Riceviamo dal lettore Efisio Collu, di professione ottico, e pubblichiamo su sua richiesta una lettera aperta indirizzata alla categoria degli oculisti.
“Signori oculisti, chi scrive è un ottico con esperienza trentennale vissuta sul campo e nel mondo del lavoro. Mi rivolgo a voi per comprendere meglio il vostro operato nei confronti della mia categoria. Gli ottici, appunto.
Negli ultimi tempi sono entrati nel mio negozio clienti operati di cataratta; clienti che non hanno più bisogno dell’occhiale “da lontano” e necessitano ora di quello “da lettura”.
Qui entrate in ballo voi e sorgono i problemi.

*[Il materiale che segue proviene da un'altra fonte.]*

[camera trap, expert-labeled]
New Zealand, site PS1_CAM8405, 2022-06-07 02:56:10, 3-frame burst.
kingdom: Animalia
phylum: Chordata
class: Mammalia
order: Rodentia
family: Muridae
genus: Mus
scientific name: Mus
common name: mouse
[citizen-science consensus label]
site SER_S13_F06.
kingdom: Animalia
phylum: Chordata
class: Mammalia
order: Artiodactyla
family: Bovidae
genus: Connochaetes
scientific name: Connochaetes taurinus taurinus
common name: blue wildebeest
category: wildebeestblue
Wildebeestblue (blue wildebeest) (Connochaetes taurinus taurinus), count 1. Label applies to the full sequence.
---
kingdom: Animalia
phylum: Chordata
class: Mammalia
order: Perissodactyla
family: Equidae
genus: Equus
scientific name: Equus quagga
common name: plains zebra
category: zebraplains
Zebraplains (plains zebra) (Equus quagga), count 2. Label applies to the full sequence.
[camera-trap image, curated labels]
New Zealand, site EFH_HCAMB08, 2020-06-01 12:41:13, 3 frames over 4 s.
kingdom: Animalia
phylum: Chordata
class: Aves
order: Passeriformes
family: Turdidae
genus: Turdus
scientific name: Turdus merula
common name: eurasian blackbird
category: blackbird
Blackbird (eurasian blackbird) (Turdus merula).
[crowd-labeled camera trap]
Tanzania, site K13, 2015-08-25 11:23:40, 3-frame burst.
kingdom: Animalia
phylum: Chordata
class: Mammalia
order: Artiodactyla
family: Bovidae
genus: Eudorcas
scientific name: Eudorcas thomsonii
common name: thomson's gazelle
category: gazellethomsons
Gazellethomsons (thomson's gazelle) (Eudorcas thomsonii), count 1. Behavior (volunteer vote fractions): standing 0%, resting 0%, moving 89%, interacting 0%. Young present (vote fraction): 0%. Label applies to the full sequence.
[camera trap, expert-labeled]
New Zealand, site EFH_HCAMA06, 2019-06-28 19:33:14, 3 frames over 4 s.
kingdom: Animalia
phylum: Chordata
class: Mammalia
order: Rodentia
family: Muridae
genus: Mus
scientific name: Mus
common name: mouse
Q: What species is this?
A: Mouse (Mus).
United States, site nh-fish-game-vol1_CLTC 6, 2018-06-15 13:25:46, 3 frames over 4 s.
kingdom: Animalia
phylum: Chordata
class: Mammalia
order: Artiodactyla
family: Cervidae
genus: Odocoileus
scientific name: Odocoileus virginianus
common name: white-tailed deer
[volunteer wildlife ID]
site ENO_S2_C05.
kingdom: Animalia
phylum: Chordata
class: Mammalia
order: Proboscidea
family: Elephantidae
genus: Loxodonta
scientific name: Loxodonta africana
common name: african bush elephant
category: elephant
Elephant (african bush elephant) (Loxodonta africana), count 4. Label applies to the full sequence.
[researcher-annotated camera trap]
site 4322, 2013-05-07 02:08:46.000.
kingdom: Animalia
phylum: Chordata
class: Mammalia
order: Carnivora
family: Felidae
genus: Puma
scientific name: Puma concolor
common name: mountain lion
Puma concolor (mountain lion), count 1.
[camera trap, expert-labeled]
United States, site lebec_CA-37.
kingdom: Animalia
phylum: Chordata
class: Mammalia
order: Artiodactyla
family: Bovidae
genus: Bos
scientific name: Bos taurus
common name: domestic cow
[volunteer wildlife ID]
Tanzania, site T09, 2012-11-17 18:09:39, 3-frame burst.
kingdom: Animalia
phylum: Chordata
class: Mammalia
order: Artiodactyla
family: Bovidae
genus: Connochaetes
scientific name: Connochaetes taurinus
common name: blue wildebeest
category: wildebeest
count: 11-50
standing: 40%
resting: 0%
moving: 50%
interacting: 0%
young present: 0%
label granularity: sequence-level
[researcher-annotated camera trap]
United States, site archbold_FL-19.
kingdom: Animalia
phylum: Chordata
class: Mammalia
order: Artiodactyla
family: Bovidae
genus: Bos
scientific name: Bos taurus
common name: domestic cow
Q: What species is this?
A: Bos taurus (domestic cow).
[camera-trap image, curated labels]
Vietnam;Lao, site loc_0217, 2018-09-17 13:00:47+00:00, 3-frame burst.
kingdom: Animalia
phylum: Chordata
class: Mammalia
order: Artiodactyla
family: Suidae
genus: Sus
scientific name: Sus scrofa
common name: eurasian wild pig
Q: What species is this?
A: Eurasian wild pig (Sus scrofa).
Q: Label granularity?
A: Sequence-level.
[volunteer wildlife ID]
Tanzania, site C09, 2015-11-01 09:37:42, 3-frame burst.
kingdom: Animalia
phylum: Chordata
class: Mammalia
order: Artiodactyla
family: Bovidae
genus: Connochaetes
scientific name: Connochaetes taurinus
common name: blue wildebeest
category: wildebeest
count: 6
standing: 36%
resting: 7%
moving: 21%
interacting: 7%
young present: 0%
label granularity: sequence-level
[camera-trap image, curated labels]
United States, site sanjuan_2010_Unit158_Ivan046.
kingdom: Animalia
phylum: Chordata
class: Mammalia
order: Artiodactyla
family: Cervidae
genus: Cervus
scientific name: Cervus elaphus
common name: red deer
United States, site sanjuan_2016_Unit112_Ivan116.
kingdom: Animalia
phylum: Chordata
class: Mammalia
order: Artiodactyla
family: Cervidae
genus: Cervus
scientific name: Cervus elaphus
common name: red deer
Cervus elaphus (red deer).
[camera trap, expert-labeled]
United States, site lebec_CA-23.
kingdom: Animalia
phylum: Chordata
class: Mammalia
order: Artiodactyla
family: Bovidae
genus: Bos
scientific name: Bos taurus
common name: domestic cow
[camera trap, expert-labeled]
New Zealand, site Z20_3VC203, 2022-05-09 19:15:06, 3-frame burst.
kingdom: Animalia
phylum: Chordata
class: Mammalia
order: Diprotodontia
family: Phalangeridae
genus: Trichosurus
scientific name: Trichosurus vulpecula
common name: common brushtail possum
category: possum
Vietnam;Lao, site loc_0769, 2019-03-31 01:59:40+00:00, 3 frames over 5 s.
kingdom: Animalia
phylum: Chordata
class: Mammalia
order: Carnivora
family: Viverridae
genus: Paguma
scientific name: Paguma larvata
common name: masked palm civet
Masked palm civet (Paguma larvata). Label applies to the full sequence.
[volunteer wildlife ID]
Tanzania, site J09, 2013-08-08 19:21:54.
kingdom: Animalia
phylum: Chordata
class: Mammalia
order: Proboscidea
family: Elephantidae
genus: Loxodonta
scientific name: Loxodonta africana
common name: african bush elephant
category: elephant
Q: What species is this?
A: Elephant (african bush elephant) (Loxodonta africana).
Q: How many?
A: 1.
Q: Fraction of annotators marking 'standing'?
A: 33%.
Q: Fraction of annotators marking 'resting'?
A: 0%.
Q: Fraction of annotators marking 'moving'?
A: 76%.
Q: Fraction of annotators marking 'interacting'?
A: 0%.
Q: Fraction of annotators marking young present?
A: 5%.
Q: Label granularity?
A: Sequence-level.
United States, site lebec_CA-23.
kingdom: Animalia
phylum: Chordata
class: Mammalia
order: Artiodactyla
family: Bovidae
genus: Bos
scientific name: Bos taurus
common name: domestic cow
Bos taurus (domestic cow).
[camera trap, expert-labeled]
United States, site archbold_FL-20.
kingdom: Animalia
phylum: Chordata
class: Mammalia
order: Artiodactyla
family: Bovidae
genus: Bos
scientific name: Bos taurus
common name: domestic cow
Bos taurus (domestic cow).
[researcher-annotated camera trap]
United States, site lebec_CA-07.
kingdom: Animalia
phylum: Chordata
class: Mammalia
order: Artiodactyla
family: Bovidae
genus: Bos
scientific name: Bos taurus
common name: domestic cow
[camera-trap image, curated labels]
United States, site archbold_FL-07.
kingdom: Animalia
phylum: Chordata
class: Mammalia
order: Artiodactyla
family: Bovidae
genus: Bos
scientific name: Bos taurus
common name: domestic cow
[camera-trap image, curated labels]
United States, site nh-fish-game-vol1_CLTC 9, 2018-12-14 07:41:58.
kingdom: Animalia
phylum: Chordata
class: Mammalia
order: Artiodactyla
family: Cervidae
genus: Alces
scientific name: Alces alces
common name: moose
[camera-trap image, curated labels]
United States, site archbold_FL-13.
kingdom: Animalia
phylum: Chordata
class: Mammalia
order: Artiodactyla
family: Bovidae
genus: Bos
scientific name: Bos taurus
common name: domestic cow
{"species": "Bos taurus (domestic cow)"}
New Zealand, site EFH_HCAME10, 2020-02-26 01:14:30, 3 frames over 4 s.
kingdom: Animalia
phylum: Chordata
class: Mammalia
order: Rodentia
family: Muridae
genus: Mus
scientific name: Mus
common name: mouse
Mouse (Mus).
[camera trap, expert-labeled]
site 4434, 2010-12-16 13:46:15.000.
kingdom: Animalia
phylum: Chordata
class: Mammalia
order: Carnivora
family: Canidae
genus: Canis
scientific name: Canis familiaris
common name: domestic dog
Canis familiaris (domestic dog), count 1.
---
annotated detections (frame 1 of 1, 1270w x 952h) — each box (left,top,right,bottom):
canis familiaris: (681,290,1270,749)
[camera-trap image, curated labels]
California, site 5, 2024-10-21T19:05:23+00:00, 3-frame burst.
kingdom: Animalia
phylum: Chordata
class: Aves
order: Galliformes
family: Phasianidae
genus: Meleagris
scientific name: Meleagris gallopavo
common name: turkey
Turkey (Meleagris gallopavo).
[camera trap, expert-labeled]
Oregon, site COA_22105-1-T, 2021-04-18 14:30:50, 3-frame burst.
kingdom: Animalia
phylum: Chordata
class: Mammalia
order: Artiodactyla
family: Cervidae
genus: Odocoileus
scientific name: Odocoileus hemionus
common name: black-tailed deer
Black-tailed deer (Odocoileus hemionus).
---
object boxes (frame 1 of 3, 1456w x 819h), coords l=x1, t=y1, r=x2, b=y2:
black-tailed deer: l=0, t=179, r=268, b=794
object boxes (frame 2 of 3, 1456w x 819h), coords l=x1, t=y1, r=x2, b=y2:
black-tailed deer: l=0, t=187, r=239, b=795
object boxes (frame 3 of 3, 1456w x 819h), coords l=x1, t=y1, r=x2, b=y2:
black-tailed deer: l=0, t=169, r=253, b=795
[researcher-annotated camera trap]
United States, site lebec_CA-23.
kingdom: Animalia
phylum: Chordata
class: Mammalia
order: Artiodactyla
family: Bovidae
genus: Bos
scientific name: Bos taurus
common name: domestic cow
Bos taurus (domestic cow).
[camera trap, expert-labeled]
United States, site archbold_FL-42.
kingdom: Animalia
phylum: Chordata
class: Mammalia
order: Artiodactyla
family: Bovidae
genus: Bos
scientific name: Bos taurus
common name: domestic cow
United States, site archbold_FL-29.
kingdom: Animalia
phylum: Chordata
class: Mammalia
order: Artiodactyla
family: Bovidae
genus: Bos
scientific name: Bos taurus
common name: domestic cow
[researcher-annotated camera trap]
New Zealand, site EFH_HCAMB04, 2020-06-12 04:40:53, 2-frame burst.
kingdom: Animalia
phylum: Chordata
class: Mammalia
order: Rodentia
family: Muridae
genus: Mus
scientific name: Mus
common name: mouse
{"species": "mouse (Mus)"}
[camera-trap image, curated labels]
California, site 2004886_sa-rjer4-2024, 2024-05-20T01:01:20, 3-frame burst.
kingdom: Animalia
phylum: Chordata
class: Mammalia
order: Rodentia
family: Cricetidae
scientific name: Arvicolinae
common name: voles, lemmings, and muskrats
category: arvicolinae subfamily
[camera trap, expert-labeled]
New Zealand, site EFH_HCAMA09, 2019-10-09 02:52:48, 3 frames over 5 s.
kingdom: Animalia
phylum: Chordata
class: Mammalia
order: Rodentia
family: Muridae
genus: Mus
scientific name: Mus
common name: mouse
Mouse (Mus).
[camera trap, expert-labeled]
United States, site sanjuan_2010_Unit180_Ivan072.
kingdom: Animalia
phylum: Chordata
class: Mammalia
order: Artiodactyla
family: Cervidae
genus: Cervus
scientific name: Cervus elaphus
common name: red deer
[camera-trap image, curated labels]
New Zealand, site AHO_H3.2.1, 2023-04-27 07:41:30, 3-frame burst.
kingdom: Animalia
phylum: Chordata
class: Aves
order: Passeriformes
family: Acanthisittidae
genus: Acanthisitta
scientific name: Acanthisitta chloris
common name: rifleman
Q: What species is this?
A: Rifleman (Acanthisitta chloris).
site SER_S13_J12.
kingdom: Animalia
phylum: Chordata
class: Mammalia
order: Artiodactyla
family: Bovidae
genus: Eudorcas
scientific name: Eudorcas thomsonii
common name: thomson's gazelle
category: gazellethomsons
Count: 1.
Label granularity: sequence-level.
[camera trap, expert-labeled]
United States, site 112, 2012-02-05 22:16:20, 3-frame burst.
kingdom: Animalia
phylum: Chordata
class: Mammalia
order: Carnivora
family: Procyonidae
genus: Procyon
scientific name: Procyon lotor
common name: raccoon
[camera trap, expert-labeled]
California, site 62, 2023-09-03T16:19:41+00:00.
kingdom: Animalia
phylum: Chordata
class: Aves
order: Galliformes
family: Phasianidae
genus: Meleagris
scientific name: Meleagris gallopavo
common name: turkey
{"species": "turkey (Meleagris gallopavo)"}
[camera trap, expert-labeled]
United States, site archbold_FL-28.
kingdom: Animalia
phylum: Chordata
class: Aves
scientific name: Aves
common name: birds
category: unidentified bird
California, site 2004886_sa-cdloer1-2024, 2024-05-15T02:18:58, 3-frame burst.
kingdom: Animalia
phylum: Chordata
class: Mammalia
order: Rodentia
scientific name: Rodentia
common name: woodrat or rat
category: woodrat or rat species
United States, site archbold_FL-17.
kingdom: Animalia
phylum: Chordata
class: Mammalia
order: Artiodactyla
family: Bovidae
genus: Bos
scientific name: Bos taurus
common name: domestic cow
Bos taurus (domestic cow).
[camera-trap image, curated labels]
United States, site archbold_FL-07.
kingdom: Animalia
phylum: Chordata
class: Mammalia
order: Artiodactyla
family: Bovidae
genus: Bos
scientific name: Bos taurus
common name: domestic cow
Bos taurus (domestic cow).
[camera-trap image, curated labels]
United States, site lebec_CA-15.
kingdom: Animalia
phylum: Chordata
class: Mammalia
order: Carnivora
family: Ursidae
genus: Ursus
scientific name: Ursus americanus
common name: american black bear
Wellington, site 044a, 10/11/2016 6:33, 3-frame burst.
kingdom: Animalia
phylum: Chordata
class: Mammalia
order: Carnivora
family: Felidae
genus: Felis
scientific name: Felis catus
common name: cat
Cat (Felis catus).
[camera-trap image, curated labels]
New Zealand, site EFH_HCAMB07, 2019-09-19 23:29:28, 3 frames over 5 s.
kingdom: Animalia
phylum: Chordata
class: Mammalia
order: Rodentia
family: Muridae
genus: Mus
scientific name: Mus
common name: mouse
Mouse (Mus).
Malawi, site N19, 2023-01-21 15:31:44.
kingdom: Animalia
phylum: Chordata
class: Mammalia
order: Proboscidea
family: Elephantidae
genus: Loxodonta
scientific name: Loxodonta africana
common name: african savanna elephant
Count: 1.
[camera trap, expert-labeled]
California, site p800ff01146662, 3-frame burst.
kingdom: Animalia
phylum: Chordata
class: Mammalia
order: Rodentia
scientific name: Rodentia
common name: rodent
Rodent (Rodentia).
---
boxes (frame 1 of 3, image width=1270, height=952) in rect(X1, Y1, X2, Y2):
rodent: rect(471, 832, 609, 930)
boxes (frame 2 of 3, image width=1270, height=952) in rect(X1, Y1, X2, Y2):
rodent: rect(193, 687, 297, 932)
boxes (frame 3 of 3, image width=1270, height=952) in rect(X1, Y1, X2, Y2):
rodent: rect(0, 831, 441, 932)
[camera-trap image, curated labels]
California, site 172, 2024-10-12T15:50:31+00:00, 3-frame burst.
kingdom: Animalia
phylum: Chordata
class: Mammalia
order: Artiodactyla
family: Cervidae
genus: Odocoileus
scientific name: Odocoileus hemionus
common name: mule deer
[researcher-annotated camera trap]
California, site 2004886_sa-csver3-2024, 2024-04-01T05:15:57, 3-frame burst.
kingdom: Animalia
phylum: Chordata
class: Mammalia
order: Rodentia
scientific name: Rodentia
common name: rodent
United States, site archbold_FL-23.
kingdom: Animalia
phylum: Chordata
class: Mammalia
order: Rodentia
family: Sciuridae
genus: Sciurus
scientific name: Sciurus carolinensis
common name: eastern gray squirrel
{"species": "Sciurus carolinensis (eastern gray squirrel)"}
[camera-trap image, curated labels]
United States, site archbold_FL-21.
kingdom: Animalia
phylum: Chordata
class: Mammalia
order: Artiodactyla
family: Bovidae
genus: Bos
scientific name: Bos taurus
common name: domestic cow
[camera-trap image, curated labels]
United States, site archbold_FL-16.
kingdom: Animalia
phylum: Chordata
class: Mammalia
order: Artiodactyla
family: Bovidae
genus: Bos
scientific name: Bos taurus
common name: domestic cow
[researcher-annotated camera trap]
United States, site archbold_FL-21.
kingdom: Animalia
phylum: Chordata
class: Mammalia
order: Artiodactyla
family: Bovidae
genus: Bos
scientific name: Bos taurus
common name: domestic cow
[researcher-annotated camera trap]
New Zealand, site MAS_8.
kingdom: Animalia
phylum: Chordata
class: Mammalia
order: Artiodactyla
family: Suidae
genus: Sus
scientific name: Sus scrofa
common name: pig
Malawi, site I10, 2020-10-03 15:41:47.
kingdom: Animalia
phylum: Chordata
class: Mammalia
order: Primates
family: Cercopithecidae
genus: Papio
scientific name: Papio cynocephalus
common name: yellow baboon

La vostra categoria “consiglia” l’acquisto di un occhiale “da vicino” – come si dice in gergo “da battaglia” – ovvero “oggetti” che vengono venduti in farmacia, dal tabaccaio, dai “cinesi”.
Inevitabilmente mi pongo domande. Una su tutte. Dopo aver speso migliaia di euro per l’operato di un medico specializzato in oculistica, perché non consigliate di fare un occhiale su misura in un punto vendita con professionisti diplomati in ottica?
Forse – magari è solo una mia impressione, nel caso sono pronto per un confronto – tralasciate il fatto che nel corso degli studi di medicina oculistica la casistica parla di “distanza pupillare” e “centratura delle lenti”. L’occhiale in vendita in negozi non specializzati costa circa dieci euro, e soprattutto le lenti sono standardizzate per una distanza pupillare di 62 millimetri. E’ immaginabile che tutta la popolazione rispecchi questa misura? Credo proprio di no.
Eppure, quando errate una misurazione della vista (premesso che chi lavora sbaglia, nda), la prima cosa che andate a osservare è proprio la “distanza pupillare”, per tacere del fatto che alcuni di voi addirittura “confidano” al paziente che “è l’ottico che ha sbagliato”. Così, forse per accattivare la simpatia del paziente stesso dopo il suo esborso, gli fate acquistare un prodotto economico – aggiungerei molto scadente – sminuendo il lavoro e la professionalità degli ottici. Il motivo? Mah… diciamo che una spiegazione c’è, ed è da leggere fra le righe di questa epistola.
Non attendo repliche, sarebbe come la storia del “cane che si morde la coda”. Aspetto, però, una collaborazione migliore, attiva e proattiva. Grazie per la semplice presa visione”.